Люк в растерянности наблюдает за моими действиями:

— А почему тут контур, а не сама доска?

— Потому что доски дорогие, и мы не хотим ее сломать, — отвечаю я, бросив палку в кусты. — Так. Вот твоя доска, — взяв его за предплечья, тяну его встать в центр нарисованной доски, а затем показываю на ее части: — Это ее нос, тут рэйлы [края доски — прим. перев.], тут хвост. Вот эта линия посередине называется стрингер, придерживайся ее, чтобы сохранить равновесие. Запомни это, — говорю я, а потом показываю на лежащий на песке шнур лиша [крепится к доске и ноге серфера — прим. перев.]. — Наверное, и сам догадываешься, но это лиш. Не заходи в воду без него, пристегнутого к твоей ноге, окей?

— Ясно.

— Греблей и прочим мы займемся уже в воде, а сейчас давай про более простые вещи, — я встаю рядом с ним, расставив ноги чуть больше ширины плеч. — Первое: положение твоего тела. Убедись, что ты в центре доски — не у носа и не у хвоста. Нет, дай мне… — говорю я, когда он пытается скопировать мою стойку, и, схватившись за его лодыжки, правильно ставлю его ноги. Он такой теплый, а кости такие твердые. — Ноги не расставляй слишком широко. Одну поставь впереди прямо на стрингер, вторую — позади.

— Так? — сделав, как я сказала, спрашивает он.

Я поправляю его.

— Идеально.

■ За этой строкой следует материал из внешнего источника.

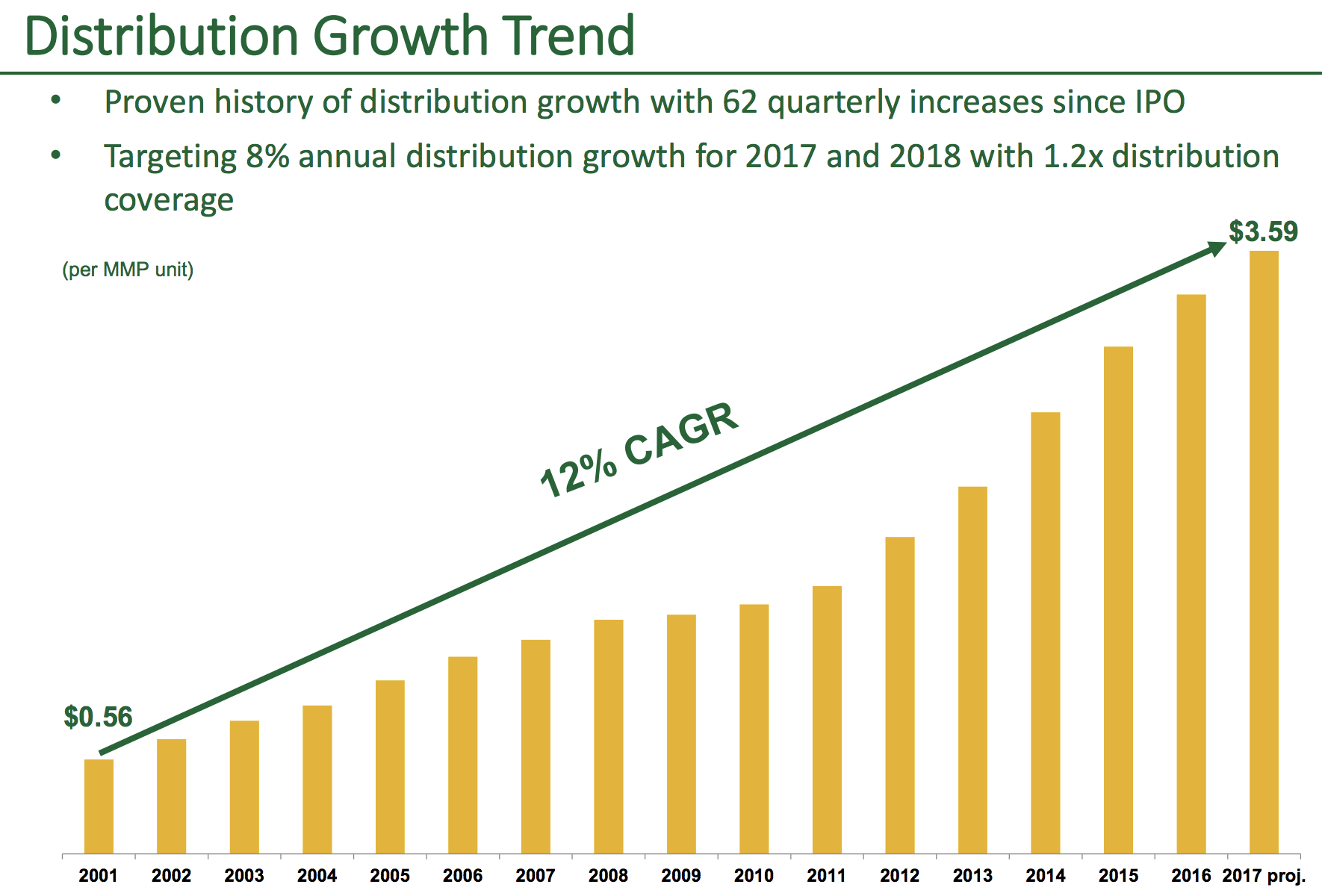 Distribution Growth Trend

• Proven history of distribution growth with 62 quarterly increases since IPO

• Targeting 8% annual distribution growth for 2017 and 2018 with 1.2x distribution coverage

(per MMP unit)

$3.59

12% CAGR

$0.56

2001 2002 2003 2004 2005 2006 2007 2008 2009 2010 2011 2012 2013 2014 2015 2016 2017 proj.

Быть в центре доски означает больше контроля. Всегда оставайся в центре.

Кивая, он еще раз выверяет позу.

— Да, думаю, я понимаю, о чем ты.

— Так. Теперь руки… — подавшись вперед, скольжу по его предплечьям, пока не обхватываю ладонями его запястья. Кончиками пальцев чувствую устойчивый ритм его пульса и тепло кожи. Это напоминает мне, как он удерживал мои руки над головой, и во рту тут же становится сухо. С момента, как он снял футболку, я старалась не смотреть на его торс и руки — прекрасно помня, как они выглядели, когда он был надо мной, но при этом понимая, что надолго меня все равно не хватит.

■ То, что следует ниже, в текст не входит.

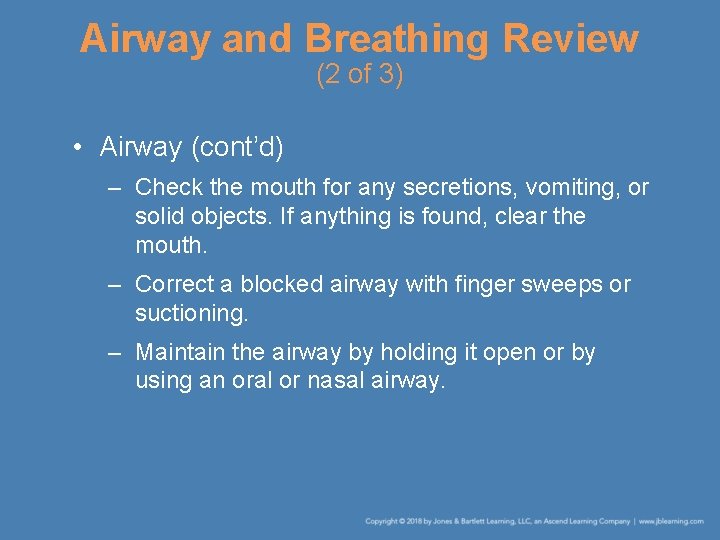 Airway and Breathing Review
(2 of 3)

• Airway (cont'd)

– Check the mouth for any secretions, vomiting, or solid objects. If anything is found, clear the mouth.

– Correct a blocked airway with finger sweeps or suctioning.

– Maintain the airway by holding it open or by using an oral or nasal airway.

Copyright © 2018 by Jones & Bartlett Learning, LLC, an Ascend Learning Company | www.jblearning.com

Тело Люка — это тело пловца. Плечи широкие, а мышцы спины и бицепсы крупные, как и у всех сильных пловцов. Торс длинный и стройный, а на плоском животе я насчитала восемь кубиков. Это тело создано, чтобы быть сильным и часы напролет преодолевать сопротивление воды. Его тренировали быть выносливым.

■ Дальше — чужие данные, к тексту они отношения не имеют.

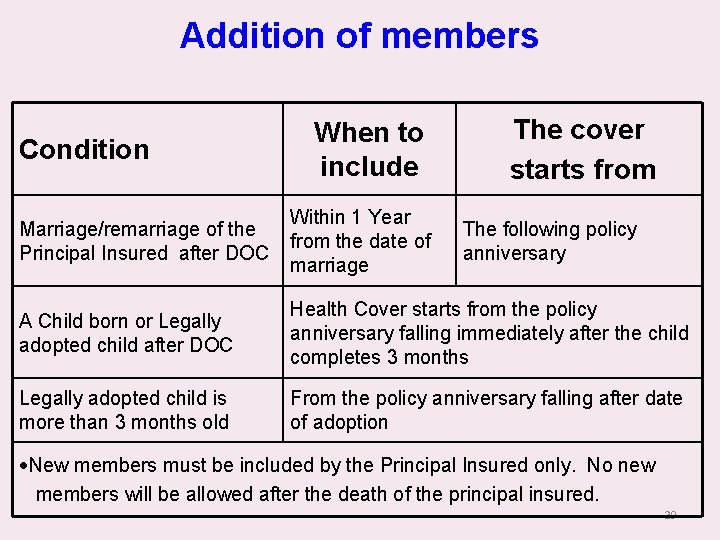 Addition of members

| Condition | When to include | The cover starts from |
|---|---|---|
| Marriage/remarriage of the Principal Insured after DOC | Within 1 Year from the date of marriage | The following policy anniversary |
| A Child born or Legally adopted child after DOC | Health Cover starts from the policy anniversary falling immediately after the child completes 3 months | |
| Legally adopted child is more than 3 months old | From the policy anniversary falling after date of adoption | |
| •New members must be included by the Principal Insured only. No new members will be allowed after the death of the principal insured. | | |

20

И боже, оно такое и есть. Он может брать меня всю ночь и кончить только к рассвету.

Напоминание об этом мне сейчас так некстати.

— Ты там как, Логан, в порядке? — спрашивает он, и я тут же переключаю свое внимание туда, где все еще держу его за запястья.

— Теперь баланс, — заставляю себя продолжать, как будто каждая мысль не написана на моем раскрасневшемся лице. — Ту руку, что будет впереди, располагай любым удобным тебе образом, а та, что сзади, должна быть на линии плеча и согнута в локте, смотрящем назад, — я показываю, и он повторяет.